O Infomatrix possibilita que jovens brasileiros tenham a oportunidade de trocar experiências e aumentem o conhecimento científico-cultural de toda uma região. Quem explica melhor é o coordenador do Infomatrix, Carlos Martins. “Não vemos Araranguá no cenário científico e tecnológico, e credito que esse evento tenha potencial para inserir esta cultura em todo o Vale. Aqui, estamos incentivamos jovens a estarem pesquisando e desenvolvendo suas ideias, expondo, debatendo e levando conhecimento para vários lugares”, salienta.
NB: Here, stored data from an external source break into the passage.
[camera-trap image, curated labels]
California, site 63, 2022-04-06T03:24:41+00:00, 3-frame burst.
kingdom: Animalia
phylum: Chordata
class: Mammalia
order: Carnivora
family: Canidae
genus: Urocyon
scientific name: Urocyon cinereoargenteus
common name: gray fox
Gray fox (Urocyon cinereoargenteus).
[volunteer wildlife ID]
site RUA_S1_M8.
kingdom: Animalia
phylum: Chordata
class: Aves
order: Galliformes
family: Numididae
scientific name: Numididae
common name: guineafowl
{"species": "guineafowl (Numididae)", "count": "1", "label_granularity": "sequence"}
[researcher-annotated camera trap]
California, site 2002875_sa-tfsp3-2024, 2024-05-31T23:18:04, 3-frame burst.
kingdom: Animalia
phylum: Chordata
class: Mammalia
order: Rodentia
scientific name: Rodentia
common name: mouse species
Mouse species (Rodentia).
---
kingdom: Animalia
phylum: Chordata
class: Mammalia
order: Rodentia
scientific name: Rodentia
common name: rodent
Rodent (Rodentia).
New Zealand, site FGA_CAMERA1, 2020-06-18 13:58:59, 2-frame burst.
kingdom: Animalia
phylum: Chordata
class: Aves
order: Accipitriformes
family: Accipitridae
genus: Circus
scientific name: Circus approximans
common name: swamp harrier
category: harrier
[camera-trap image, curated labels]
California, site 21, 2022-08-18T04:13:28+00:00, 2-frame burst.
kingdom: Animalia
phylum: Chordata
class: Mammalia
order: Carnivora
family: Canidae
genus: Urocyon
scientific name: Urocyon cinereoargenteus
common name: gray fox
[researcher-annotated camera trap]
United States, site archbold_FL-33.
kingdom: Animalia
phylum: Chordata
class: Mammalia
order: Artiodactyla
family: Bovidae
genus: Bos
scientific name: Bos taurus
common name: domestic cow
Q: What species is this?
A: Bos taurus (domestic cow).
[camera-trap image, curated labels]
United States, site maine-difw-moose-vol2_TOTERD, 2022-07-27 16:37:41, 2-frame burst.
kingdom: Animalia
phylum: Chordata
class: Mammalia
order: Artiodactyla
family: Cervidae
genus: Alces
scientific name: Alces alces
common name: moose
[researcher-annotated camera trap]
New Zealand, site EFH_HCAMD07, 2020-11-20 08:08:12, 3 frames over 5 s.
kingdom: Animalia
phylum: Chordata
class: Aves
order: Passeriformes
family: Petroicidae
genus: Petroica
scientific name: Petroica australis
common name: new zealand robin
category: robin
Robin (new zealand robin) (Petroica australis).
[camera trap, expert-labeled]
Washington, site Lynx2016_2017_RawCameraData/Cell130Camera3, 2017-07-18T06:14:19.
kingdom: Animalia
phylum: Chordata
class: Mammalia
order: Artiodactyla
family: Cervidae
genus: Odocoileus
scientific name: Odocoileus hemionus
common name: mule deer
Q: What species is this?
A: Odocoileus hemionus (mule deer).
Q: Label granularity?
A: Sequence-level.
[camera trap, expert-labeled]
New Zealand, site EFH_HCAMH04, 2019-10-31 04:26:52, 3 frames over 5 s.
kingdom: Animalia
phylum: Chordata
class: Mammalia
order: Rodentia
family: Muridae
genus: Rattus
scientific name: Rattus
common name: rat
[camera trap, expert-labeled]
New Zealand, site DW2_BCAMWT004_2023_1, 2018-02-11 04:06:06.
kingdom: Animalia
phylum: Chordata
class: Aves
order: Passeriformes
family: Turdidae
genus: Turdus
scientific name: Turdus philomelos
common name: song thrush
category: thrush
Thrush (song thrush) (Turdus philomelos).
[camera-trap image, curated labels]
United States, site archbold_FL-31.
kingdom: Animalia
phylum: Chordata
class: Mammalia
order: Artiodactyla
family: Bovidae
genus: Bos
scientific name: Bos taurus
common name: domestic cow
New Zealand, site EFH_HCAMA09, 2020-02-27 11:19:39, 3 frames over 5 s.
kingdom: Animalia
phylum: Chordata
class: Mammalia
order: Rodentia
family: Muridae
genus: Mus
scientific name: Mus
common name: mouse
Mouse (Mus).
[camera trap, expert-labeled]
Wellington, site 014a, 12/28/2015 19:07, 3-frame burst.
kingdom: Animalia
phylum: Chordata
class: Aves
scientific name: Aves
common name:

No Colégio Murialdo, onde o evento acorreu, foram expostos trabalhos de 13 estados brasileiros, além de ter participantes de outros países como: México, Peru e Colômbia. As mexicanas Claudia Patricie Priego Moreno e Carlita Wleimy Jimenez Palacios, ambas com 17 anos, estão participando do Infomatrix pela 3ª vez. Já Paulo César Da Silva Filho, de 18 anos, conta que veio do Rio Grande do Norte com um trabalho que nasceu na escola. “Eu desenvolvi um robô amigo, que na verdade é um brinquedo para crianças autistas. Não existem muitos brinquedos no mercado voltado a este público. O meu trabalho tem o objetivo de auxiliar o desenvolvimento da criança e facilitar o aprendizado”, conta, 

Edição 2020

Carlos Martins conta que participar é simples. “Aceitamos alunos de seis até 25 anos, da pré-escola até a universidade, incluindo curso técnico. Todas as escolas podem participar, pública ou privada. Basta o aluno ter uma ideia de projeto científico ou tecnológico, se inscrever no site do Infomatrix e aguardar a seleção”, salienta.